◆ WORK INSTRUCTION:
The word "genus" marks the lines you need; copy each of them from the data.

◆ THE DATA:
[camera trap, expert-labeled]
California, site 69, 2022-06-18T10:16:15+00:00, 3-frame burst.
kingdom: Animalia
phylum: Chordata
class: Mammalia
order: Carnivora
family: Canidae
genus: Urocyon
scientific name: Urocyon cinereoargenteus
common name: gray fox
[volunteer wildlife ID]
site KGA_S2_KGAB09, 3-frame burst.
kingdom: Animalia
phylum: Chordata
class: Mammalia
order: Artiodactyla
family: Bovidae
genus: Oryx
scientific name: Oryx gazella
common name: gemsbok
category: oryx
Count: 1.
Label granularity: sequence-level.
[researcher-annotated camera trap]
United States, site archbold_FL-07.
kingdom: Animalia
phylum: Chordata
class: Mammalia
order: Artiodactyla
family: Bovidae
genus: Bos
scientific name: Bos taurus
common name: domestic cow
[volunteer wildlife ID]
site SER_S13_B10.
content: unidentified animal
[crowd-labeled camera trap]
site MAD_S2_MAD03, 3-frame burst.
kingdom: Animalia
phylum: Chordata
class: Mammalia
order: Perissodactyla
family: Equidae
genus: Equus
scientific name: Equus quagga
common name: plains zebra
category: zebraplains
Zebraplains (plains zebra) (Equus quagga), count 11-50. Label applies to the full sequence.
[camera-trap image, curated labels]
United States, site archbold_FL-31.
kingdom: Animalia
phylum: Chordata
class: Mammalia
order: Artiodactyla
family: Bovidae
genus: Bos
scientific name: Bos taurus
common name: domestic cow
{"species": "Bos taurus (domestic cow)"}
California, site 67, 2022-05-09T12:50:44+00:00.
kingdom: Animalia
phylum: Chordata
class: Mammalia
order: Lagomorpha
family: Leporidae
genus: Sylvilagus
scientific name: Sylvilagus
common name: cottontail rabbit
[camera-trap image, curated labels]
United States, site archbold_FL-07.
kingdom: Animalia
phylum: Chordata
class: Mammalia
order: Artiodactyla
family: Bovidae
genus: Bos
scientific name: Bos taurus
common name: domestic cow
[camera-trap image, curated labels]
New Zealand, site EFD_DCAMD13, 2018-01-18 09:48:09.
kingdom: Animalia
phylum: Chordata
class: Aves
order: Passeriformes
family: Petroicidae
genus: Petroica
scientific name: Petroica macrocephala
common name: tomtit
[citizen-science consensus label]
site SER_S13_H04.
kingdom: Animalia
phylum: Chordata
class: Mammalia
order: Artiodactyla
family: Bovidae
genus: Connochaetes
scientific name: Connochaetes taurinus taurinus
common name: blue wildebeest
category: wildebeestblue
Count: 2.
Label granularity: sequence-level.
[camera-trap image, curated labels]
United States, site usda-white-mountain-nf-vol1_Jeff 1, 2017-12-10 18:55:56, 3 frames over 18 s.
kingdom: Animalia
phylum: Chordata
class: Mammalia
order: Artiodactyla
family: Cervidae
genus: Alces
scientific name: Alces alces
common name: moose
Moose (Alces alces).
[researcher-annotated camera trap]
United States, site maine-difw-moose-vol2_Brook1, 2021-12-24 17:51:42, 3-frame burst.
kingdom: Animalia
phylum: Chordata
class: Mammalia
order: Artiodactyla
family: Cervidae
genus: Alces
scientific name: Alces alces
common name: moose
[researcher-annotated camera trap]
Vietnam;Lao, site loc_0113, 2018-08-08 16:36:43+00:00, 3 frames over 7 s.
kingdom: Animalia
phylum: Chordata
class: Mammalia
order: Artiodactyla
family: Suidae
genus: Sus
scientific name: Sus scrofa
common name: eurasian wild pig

◆ RESULT:
genus: Urocyon
genus: Oryx
genus: Bos
genus: Equus
genus: Bos
genus: Sylvilagus
genus: Bos
genus: Petroica
genus: Connochaetes
genus: Alces
genus: Alces
genus: Sus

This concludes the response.